1970’li yıllarda keşfedilen yöntem neredeyse 40 senedir kullanılır. Özellikle nedeni bilinemeyen kısırlıklarda yardımcı üreme yöntemleri ile elde edilen gebeliklerde yaşanan düşüklerde kullanılmakta olan aşı, erkek eşten alınan kan örneği ile hazırlanır. Kan örneğinde lenfositler ayrıştırılarak anne adaylarının ön kol bölgesinde dört ayrı noktaya enjekte edilir. Anne ve baba adayı arasında Rh uyuşmazlığı bulunduğu durumlarda ise bu duruma bağlı olarak ortaya çıkacak olan problemlerin önüne geçilmesi için aşı ile beraber Rhogam da yapılır. Lenfosit aşısı tüp bebek tedavisinden veya gebelikten önce üç kez uygulanır.

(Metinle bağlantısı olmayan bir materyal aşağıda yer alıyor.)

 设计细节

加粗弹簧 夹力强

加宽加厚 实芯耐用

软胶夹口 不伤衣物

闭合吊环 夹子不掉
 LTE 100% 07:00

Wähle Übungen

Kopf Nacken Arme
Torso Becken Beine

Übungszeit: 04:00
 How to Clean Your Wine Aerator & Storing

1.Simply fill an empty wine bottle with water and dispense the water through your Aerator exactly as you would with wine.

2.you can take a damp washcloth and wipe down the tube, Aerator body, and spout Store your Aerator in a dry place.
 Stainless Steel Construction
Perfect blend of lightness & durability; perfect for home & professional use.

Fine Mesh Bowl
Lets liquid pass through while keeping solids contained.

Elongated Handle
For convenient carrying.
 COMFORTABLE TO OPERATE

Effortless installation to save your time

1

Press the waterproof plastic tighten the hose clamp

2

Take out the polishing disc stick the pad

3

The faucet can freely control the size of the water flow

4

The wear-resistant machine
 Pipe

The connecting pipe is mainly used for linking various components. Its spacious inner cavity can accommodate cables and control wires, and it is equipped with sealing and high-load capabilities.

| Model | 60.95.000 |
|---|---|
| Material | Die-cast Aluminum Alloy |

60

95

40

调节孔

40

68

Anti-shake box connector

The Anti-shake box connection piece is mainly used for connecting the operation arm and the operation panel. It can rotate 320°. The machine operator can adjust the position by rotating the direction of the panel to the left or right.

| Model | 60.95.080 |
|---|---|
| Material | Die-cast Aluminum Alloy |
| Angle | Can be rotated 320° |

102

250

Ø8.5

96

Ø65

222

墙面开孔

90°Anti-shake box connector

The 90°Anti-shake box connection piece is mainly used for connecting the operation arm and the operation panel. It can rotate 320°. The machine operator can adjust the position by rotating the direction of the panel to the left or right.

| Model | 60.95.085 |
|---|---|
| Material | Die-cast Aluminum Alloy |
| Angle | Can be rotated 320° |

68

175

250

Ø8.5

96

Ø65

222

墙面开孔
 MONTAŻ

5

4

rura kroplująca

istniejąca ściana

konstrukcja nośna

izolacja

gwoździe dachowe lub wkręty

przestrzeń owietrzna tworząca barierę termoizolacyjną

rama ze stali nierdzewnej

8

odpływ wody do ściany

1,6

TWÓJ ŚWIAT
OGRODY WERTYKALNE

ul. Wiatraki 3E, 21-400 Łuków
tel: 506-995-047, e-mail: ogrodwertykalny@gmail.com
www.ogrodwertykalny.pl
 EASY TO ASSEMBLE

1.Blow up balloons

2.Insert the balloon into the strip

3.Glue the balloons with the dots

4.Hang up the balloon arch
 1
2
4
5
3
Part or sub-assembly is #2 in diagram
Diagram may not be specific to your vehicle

Hepatit ya da HIV taşıyan erkeklerden alınan kan örnekleri ise lenfosit aşısının hazırlanmasında kullanılamamaktadır.
Tekrarlayan düşükler ancak immünoloji alanında yaşanan gelişmeler ile açıklanabilir. Bağışık sistemi vücuda giren proteinleri tanıdık ve yabancı olmak üzere ikiye ayırır. Vücut yabancı proteinlere karşı antikorlar üretir ve bu antikorlar proteinlere karşı savaş açar. Bazı durumlarda anne adayının vücudu, baba adayının sperm hücrelerini vücut için bir tehlike olarak algılar ve bu hücrelere karşı savaş açar. Bu savaş sonucunda ise düşük gerçekleşebilir. Lenfosit aşısında ise babadan alınan kan örneğinde yer alan lenfositler annenin vücuduna enjekte edilerek babadan gelen hücreleri tanıması ve duyarsızlaşması hedeflenir. Aşı sonucunda baba adayından gelen proteinleri tanıyan ve duyarsızlaşan anne adayının vücudu, babanın sperm hücresine saldırmaz ve bu şekilde düşük problemi de ortadan kaldırılmış olur.